TASK DETAILS
In the items below, format only the lines from the one containing "What amount of" through the one containing "1161 inches" as a numbered list, leaving out any blank lines.

(Excerpts from spatial question data)
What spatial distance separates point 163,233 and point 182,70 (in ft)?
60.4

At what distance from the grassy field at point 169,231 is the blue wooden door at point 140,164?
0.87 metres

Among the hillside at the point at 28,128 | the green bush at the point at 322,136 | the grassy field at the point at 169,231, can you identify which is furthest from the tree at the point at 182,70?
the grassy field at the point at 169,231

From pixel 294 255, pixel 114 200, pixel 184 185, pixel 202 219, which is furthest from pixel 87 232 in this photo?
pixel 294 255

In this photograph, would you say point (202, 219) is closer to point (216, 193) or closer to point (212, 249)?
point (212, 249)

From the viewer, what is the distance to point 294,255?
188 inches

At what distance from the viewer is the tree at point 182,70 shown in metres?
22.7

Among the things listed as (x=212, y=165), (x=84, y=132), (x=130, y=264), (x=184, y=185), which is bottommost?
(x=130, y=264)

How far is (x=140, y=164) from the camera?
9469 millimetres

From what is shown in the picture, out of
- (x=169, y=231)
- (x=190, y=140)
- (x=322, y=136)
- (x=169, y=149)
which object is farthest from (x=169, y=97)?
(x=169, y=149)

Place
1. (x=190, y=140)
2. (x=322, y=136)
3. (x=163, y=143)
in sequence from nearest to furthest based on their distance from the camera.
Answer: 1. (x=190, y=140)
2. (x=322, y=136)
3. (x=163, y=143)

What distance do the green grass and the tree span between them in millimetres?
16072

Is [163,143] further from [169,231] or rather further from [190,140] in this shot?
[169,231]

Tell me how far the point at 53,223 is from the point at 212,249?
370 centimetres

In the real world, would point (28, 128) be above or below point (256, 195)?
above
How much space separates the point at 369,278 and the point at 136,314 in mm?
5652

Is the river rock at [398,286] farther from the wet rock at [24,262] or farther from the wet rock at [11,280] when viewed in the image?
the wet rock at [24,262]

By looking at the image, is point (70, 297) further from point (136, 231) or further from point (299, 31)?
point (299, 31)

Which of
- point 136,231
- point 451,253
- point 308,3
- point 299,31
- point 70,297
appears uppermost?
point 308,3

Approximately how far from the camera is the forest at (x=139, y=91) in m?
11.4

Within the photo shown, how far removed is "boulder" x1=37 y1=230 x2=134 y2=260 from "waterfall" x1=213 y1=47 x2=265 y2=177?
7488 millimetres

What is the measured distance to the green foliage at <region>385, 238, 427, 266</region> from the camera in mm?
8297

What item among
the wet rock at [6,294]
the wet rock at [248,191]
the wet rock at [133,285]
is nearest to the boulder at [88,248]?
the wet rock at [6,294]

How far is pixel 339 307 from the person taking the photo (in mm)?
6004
---
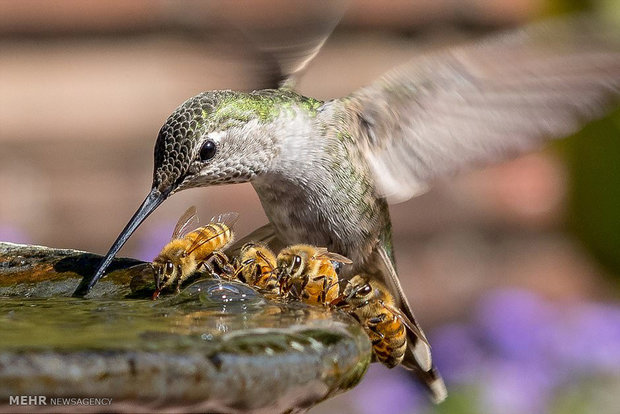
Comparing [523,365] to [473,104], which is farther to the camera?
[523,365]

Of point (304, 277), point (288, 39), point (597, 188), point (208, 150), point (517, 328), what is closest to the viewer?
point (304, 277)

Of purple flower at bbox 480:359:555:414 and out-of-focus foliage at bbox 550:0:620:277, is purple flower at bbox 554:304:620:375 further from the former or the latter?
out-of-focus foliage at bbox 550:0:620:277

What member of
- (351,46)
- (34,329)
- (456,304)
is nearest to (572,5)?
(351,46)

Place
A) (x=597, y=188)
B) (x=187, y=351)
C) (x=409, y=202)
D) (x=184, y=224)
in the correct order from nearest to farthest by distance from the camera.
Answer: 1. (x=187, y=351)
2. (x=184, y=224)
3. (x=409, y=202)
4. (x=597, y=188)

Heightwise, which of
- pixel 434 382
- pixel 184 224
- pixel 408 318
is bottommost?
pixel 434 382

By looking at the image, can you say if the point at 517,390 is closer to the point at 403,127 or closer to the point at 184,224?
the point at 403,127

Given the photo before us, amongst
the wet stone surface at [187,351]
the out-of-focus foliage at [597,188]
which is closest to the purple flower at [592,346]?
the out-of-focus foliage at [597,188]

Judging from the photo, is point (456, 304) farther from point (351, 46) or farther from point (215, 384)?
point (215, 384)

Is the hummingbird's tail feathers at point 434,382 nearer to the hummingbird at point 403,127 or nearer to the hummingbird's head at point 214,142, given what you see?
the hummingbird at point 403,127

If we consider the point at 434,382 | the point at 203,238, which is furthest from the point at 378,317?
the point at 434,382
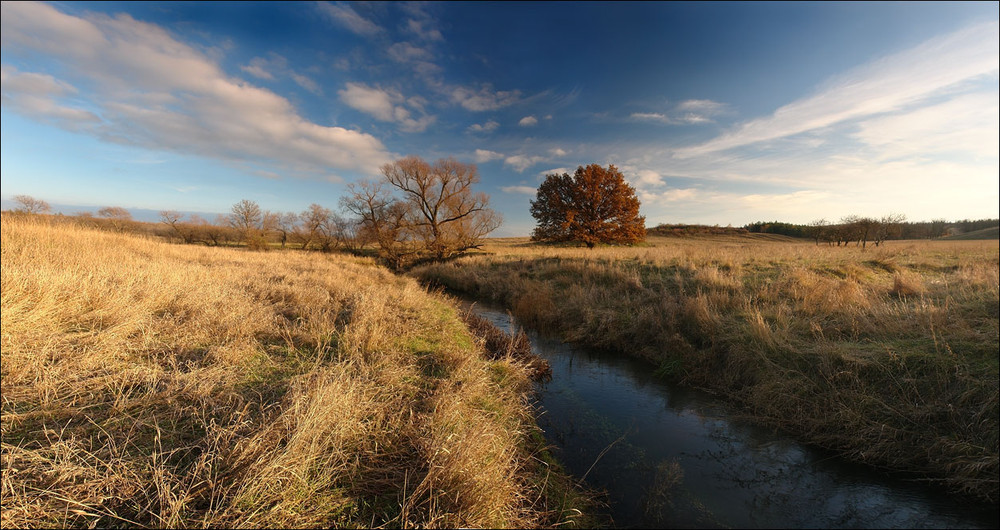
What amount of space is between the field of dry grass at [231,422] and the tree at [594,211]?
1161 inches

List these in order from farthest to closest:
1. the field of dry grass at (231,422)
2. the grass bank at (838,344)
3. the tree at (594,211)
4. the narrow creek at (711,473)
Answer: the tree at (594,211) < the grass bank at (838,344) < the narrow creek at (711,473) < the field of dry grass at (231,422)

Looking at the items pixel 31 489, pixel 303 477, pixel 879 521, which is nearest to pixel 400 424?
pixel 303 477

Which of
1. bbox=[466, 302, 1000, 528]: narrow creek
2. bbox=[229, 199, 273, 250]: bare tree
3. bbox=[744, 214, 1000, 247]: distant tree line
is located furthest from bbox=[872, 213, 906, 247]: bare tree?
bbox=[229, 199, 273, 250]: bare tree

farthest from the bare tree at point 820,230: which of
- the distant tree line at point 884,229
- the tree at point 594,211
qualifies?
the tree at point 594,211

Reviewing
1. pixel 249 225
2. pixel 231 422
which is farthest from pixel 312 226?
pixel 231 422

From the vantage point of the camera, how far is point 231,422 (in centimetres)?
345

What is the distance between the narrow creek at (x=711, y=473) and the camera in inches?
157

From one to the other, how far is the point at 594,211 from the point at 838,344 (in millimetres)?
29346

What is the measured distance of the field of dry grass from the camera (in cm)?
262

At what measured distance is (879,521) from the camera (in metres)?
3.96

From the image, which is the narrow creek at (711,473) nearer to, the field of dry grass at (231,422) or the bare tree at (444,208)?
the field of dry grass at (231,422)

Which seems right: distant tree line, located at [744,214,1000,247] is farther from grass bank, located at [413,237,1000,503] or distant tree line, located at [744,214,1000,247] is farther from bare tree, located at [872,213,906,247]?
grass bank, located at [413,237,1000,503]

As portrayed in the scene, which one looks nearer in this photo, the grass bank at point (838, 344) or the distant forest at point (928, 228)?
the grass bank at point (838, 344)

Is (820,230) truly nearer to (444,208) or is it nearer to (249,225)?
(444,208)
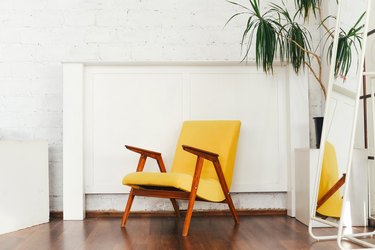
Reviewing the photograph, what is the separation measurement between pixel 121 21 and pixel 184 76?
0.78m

OUTPUT FOR THIS EXERCISE
1. What amount of space is between the field of dry grass at [231,422] and the tree at [594,211]?
2. 1161 inches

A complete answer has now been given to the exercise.